>> Begin DATA FOR THIS TASK

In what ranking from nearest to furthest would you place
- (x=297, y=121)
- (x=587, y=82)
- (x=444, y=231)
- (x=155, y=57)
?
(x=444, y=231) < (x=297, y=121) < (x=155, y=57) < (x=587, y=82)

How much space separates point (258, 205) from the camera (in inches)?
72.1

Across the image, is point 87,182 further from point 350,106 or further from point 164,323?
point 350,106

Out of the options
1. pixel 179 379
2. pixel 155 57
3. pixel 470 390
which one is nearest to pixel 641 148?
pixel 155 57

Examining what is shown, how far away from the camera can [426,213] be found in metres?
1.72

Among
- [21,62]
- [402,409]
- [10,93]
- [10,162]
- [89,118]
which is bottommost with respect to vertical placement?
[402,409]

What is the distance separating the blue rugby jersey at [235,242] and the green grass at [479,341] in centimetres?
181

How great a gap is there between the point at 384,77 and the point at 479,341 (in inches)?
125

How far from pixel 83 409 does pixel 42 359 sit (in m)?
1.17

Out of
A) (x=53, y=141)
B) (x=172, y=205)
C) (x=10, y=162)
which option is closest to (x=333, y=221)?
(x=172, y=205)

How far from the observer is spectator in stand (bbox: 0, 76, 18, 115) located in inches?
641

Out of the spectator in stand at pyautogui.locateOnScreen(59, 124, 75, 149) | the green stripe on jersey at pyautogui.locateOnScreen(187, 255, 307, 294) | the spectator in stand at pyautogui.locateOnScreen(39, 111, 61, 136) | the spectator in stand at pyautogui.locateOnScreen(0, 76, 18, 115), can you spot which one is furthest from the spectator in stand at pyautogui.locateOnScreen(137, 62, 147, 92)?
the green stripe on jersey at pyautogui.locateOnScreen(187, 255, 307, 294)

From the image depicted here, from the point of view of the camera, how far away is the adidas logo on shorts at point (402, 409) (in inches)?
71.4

>> End DATA FOR THIS TASK

EXERCISE DETAILS:
Transcribe all of the rows above word for word, keeping every line unchanged.

RESULT OF THIS TASK:
In what ranking from nearest to furthest would you place
- (x=297, y=121)
- (x=587, y=82)
- (x=444, y=231)
- (x=155, y=57)
?
(x=444, y=231) < (x=297, y=121) < (x=155, y=57) < (x=587, y=82)

How much space separates point (258, 205) from the camera (in inches)?
72.1

Across the image, is point 87,182 further from point 350,106 or further from point 164,323?
point 350,106

Out of the options
1. pixel 179 379
2. pixel 155 57
3. pixel 470 390
which one is nearest to pixel 641 148?
pixel 155 57

Examining what is shown, how far away from the camera can [426,213] be found in metres?
1.72

Among
- [21,62]
- [402,409]
- [10,93]
- [10,162]
- [89,118]
which is bottommost with respect to vertical placement?
[402,409]

What is the distance separating the blue rugby jersey at [235,242] and the green grass at [479,341] in centimetres?
181

How great a gap is there between the point at 384,77 and the point at 479,341 (in inches)?
125

How far from pixel 83 409 does pixel 42 359 sit (in m)?
1.17

Out of
A) (x=53, y=141)
B) (x=172, y=205)
C) (x=10, y=162)
which option is closest to (x=333, y=221)?
(x=172, y=205)

How far from the observer is spectator in stand (bbox: 0, 76, 18, 115) located in inches?
641

Out of the spectator in stand at pyautogui.locateOnScreen(59, 124, 75, 149) | the green stripe on jersey at pyautogui.locateOnScreen(187, 255, 307, 294) | the spectator in stand at pyautogui.locateOnScreen(39, 111, 61, 136) | the spectator in stand at pyautogui.locateOnScreen(0, 76, 18, 115), can you spot which one is furthest from the spectator in stand at pyautogui.locateOnScreen(137, 62, 147, 92)?
the green stripe on jersey at pyautogui.locateOnScreen(187, 255, 307, 294)

From the image depicted here, from the point of view of the camera, how far away is the adidas logo on shorts at point (402, 409) (in inches)?
71.4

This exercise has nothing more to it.